Work instruction
Wherever a picture appears, leave it out, and transcribe the rest of the records exactly.

Crawled caption data
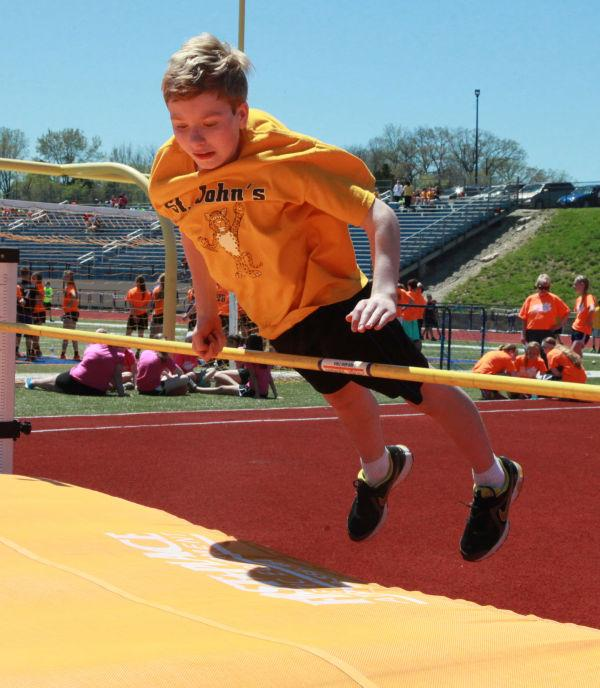 031 7th and 8th Grade Track and Field.jpg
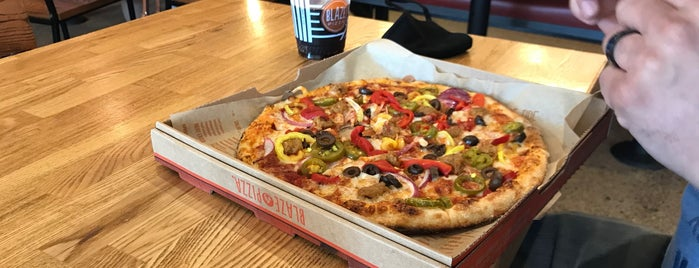 Blaze Pizza is one of Tempat yang Disukai Alan.
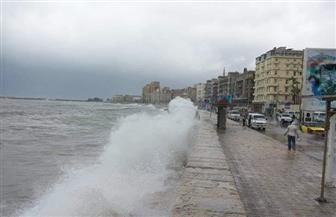 أمطار غزيرة وطقس سيئ يضربان الإسكندرية.. والميناء مغلقة لليوم الثاني| صور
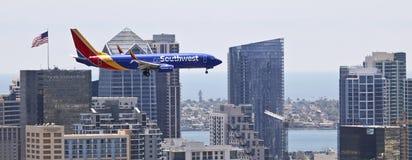 En Boeing 737, klaffar och Down för landningkugghjul Royaltyfri Fotografi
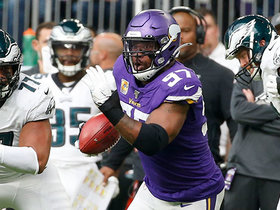 Watch: Everson Griffen records second-career INT after Eagles' fake FG goes awry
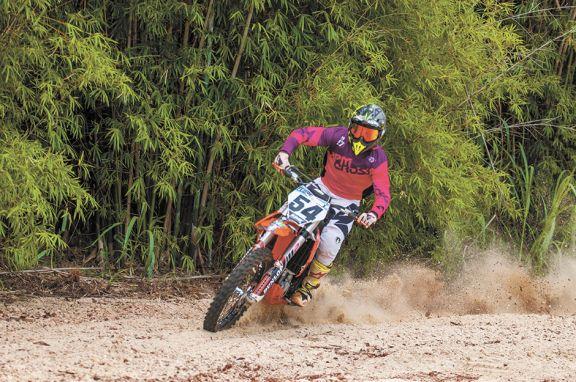 Con entrenamientos, el club El Brete dejó inaugurado su circuito de Motocross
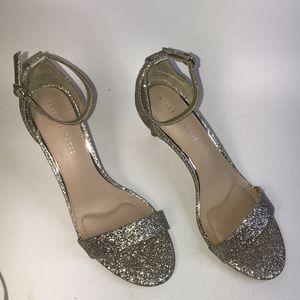 Kirstie Glitter Sandals 👡 NWOT for Sale in Rosedale, MD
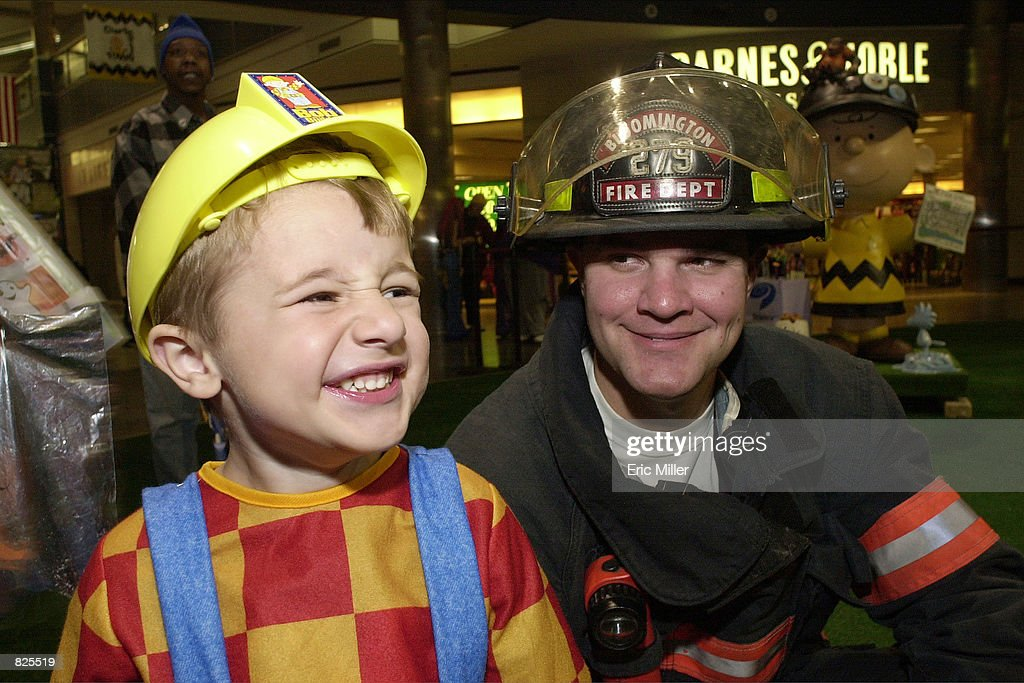 Mall of America Holds Halloween Party For Children : News Photo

Output for this task
 031 7th and 8th Grade Track and Field.jpg
 Blaze Pizza is one of Tempat yang Disukai Alan.
 أمطار غزيرة وطقس سيئ يضربان الإسكندرية.. والميناء مغلقة لليوم الثاني| صور
 En Boeing 737, klaffar och Down för landningkugghjul Royaltyfri Fotografi
 Watch: Everson Griffen records second-career INT after Eagles' fake FG goes awry
 Con entrenamientos, el club El Brete dejó inaugurado su circuito de Motocross
 Kirstie Glitter Sandals 👡 NWOT for Sale in Rosedale, MD
 Mall of America Holds Halloween Party For Children : News Photo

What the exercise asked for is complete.